## What you are asked to do
The pictures get left out, but everything else in the listing below must be duplicated exactly.

## Data section
# # # # #

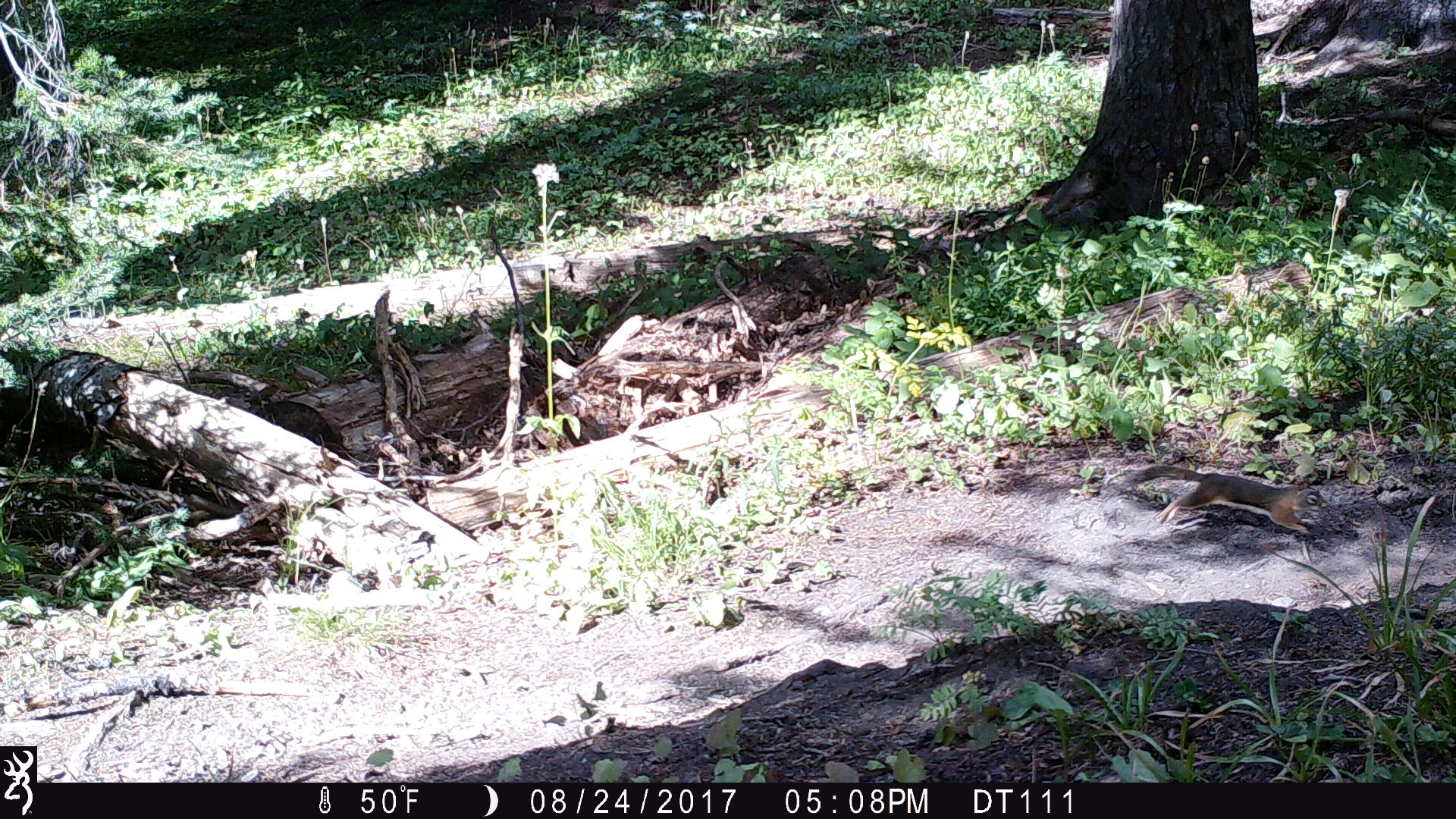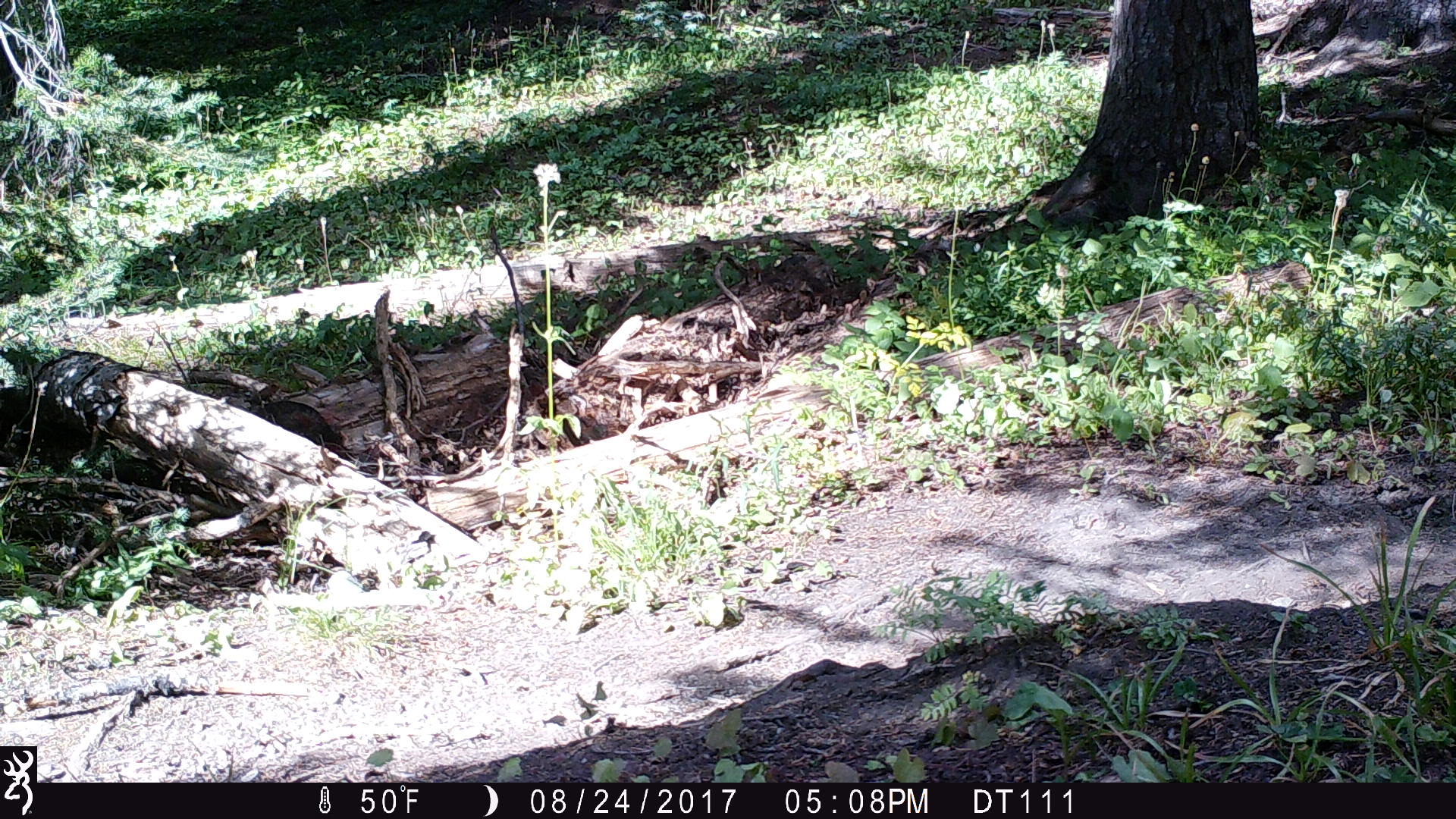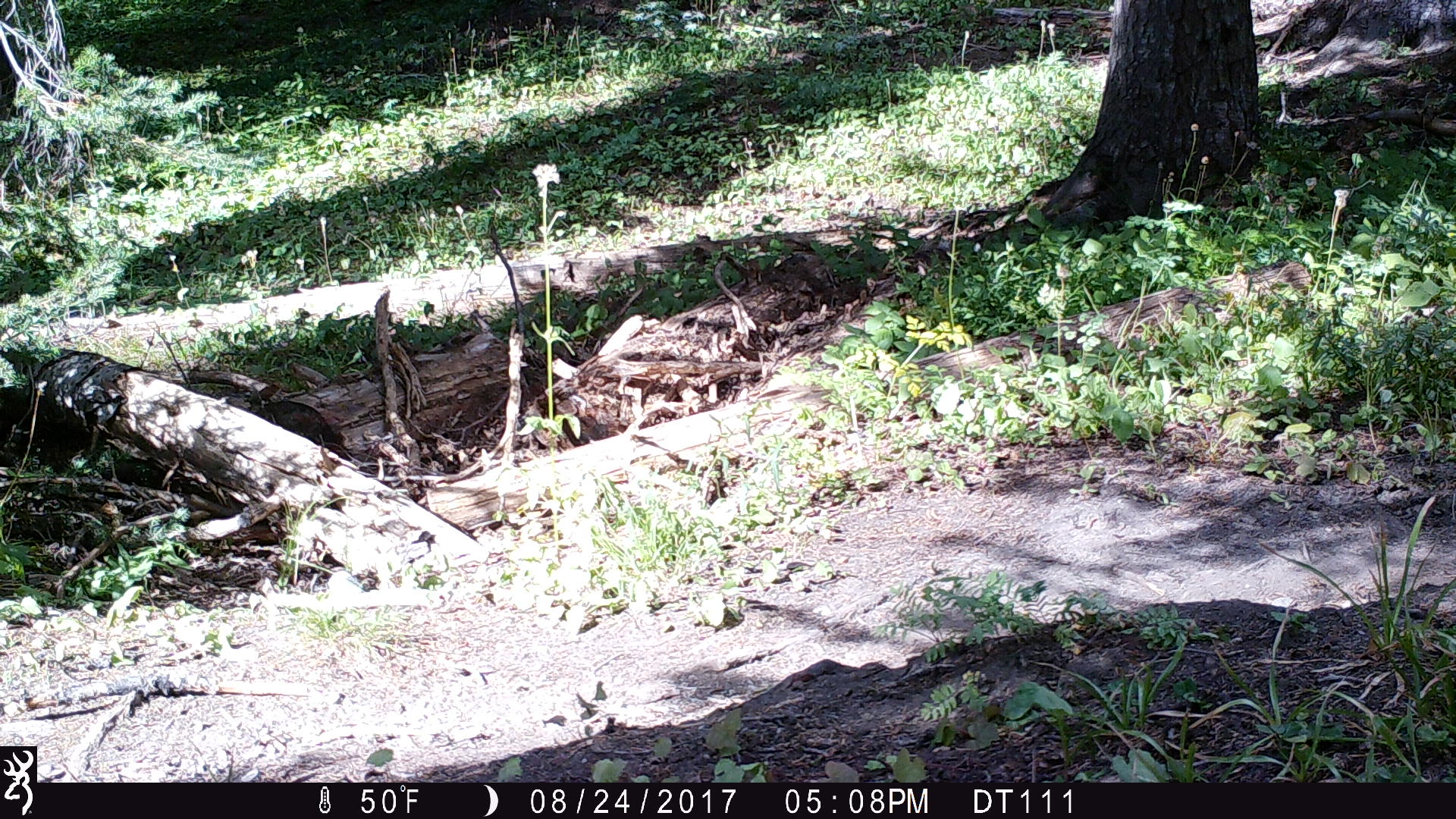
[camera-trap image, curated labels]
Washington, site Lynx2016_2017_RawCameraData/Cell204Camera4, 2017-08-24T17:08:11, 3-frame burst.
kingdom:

# # # # #

## Exercise output
[camera-trap image, curated labels]
Washington, site Lynx2016_2017_RawCameraData/Cell204Camera4, 2017-08-24T17:08:11, 3-frame burst.
kingdom:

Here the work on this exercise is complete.